Required work:
Can you write out every one of the rows below verbatim, in the same order and without changing a single character?

Records for the exercise:
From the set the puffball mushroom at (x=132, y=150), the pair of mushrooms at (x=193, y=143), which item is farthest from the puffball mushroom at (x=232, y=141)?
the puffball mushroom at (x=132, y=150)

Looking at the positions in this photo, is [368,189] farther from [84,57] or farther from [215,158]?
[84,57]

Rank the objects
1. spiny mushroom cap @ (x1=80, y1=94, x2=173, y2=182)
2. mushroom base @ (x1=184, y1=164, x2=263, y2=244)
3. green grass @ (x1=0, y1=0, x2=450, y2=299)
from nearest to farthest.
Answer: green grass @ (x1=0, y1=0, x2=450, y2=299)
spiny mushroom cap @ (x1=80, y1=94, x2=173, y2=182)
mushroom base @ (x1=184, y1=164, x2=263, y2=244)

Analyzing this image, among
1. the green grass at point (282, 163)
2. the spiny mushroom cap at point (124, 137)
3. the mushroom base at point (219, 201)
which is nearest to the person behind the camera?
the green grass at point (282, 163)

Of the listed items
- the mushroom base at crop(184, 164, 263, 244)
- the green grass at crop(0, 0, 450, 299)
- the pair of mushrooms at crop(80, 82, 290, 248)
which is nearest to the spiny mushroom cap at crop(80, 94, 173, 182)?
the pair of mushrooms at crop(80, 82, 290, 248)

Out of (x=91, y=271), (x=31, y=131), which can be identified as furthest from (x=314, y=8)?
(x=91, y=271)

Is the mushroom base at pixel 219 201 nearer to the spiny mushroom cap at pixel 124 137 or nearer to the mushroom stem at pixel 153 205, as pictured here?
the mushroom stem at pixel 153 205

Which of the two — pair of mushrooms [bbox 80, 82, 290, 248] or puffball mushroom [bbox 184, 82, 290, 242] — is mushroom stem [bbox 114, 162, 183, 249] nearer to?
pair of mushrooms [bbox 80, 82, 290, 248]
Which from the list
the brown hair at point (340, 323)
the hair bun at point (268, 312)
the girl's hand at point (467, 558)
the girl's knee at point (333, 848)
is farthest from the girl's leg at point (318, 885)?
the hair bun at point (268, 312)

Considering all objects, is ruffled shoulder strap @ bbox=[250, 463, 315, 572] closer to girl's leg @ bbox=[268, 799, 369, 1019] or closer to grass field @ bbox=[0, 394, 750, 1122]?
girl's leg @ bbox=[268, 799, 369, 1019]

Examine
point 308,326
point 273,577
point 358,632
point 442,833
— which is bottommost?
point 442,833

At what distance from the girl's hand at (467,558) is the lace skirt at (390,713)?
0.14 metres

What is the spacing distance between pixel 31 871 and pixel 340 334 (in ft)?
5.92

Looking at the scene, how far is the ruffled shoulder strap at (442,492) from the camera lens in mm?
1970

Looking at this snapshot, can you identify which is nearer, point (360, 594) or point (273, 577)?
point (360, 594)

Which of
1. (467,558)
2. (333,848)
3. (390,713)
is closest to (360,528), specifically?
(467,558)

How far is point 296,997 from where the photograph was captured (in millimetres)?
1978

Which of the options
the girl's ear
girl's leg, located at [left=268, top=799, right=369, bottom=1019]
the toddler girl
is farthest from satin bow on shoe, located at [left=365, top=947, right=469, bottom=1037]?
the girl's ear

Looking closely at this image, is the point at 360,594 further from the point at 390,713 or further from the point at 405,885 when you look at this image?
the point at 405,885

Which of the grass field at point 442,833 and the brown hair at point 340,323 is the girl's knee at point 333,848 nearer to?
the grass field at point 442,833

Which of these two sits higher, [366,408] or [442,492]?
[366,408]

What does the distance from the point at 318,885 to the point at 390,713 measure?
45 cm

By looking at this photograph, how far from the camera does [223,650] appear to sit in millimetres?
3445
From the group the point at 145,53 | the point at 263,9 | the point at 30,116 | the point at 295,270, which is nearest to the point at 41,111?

Exercise solution:
From the set the puffball mushroom at (x=132, y=150), the pair of mushrooms at (x=193, y=143), which item is farthest from the puffball mushroom at (x=232, y=141)?
the puffball mushroom at (x=132, y=150)

Looking at the positions in this photo, is [368,189] farther from [84,57] or farther from [215,158]?
[84,57]

Rank the objects
1. spiny mushroom cap @ (x1=80, y1=94, x2=173, y2=182)
2. mushroom base @ (x1=184, y1=164, x2=263, y2=244)
3. green grass @ (x1=0, y1=0, x2=450, y2=299)
from nearest to farthest.
Answer: green grass @ (x1=0, y1=0, x2=450, y2=299)
spiny mushroom cap @ (x1=80, y1=94, x2=173, y2=182)
mushroom base @ (x1=184, y1=164, x2=263, y2=244)

Analyzing this image, among
1. the green grass at point (282, 163)
2. the spiny mushroom cap at point (124, 137)
3. the mushroom base at point (219, 201)
which is nearest to the person behind the camera?
the green grass at point (282, 163)

Of the listed items
- the mushroom base at crop(184, 164, 263, 244)
- the green grass at crop(0, 0, 450, 299)
- the pair of mushrooms at crop(80, 82, 290, 248)
which is nearest to the spiny mushroom cap at crop(80, 94, 173, 182)?
the pair of mushrooms at crop(80, 82, 290, 248)

Out of (x=91, y=271), (x=31, y=131), which can be identified as furthest from (x=314, y=8)?
(x=91, y=271)

Is the mushroom base at pixel 219 201 nearer to the spiny mushroom cap at pixel 124 137 or nearer to the mushroom stem at pixel 153 205, as pictured here?
the mushroom stem at pixel 153 205

Which of the two — pair of mushrooms [bbox 80, 82, 290, 248] or puffball mushroom [bbox 184, 82, 290, 242] — is mushroom stem [bbox 114, 162, 183, 249] nearer to?
pair of mushrooms [bbox 80, 82, 290, 248]
Which from the list
the brown hair at point (340, 323)
the hair bun at point (268, 312)
the girl's hand at point (467, 558)
the girl's knee at point (333, 848)
is farthest from the girl's leg at point (318, 885)?
the hair bun at point (268, 312)

Considering all objects, is ruffled shoulder strap @ bbox=[250, 463, 315, 572] closer to girl's leg @ bbox=[268, 799, 369, 1019] or closer to grass field @ bbox=[0, 394, 750, 1122]?
girl's leg @ bbox=[268, 799, 369, 1019]

Examine
point 308,326
point 273,577
point 358,632
point 442,833
— which is bottommost?
point 442,833

At what distance from the girl's hand at (467,558) is the lace skirt at (390,713)?
0.14 metres

What is the spacing distance between pixel 31 871 and pixel 340 334 (in ft)?
5.92

Looking at the scene, how far is the ruffled shoulder strap at (442,492) from the camera lens in mm?
1970

Looking at this snapshot, can you identify which is nearer, point (360, 594) or point (273, 577)?
point (360, 594)

Which of
1. (467,558)
2. (333,848)
3. (390,713)
is closest to (360,528), specifically?
(467,558)

How far is point 296,997 from where the photograph was captured (in millimetres)?
1978

Which of the options
the girl's ear
girl's leg, located at [left=268, top=799, right=369, bottom=1019]
the toddler girl
is farthest from satin bow on shoe, located at [left=365, top=947, right=469, bottom=1037]?
the girl's ear

Looking closely at this image, is the point at 360,594 further from the point at 390,713 or further from the point at 405,885 when you look at this image?
the point at 405,885

Which of the grass field at point 442,833 and the brown hair at point 340,323 is the girl's knee at point 333,848 nearer to?
the grass field at point 442,833

Which of these two sits higher, [366,408] or [442,492]?
[366,408]

What does the distance from the point at 318,885 to the point at 390,713 measure?
45 cm

By looking at this photograph, how far from the camera does [223,650] appear to sit in millimetres?
3445
From the group the point at 145,53 | the point at 263,9 | the point at 30,116 | the point at 295,270, which is nearest to the point at 41,111?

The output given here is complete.